## LISTED RECORDS
◇ ◇ ◇ ◇ ◇
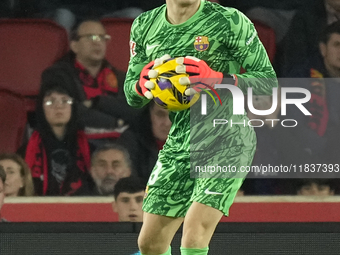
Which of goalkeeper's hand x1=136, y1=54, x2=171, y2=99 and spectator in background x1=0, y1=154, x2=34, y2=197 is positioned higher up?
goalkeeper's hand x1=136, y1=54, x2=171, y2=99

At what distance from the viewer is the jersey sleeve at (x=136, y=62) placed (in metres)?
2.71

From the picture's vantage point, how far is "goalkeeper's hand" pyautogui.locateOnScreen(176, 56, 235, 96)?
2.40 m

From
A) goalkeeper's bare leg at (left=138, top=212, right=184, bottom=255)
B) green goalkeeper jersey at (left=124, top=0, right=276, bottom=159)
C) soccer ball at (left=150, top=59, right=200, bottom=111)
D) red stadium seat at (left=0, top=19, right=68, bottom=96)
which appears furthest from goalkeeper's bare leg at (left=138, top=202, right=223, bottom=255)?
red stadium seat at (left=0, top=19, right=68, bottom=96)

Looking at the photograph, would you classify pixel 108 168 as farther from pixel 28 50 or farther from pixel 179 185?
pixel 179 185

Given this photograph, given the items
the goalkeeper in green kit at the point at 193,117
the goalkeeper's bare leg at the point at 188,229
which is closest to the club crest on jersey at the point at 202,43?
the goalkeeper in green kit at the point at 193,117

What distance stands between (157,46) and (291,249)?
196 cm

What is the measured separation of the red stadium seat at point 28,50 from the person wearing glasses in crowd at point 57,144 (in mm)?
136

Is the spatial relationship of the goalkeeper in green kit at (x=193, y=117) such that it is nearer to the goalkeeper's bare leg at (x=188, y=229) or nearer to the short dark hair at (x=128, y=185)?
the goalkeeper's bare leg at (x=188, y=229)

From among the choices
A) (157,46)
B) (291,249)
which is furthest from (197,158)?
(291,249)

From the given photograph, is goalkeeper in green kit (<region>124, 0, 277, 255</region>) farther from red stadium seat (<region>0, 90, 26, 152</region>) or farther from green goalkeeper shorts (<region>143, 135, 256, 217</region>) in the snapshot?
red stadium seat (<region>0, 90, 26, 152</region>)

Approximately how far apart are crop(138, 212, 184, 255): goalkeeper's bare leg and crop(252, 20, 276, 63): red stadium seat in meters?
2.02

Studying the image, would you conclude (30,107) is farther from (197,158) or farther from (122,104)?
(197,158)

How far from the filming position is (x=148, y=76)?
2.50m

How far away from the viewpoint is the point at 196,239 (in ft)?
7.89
◇ ◇ ◇ ◇ ◇
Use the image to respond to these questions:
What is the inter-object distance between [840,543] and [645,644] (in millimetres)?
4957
◇ ◇ ◇ ◇ ◇
## PROMPT
State how many lines in the entries above contain the string "photograph", treating case as significant, and reply with only that number.

## COMPLETED EXERCISE
3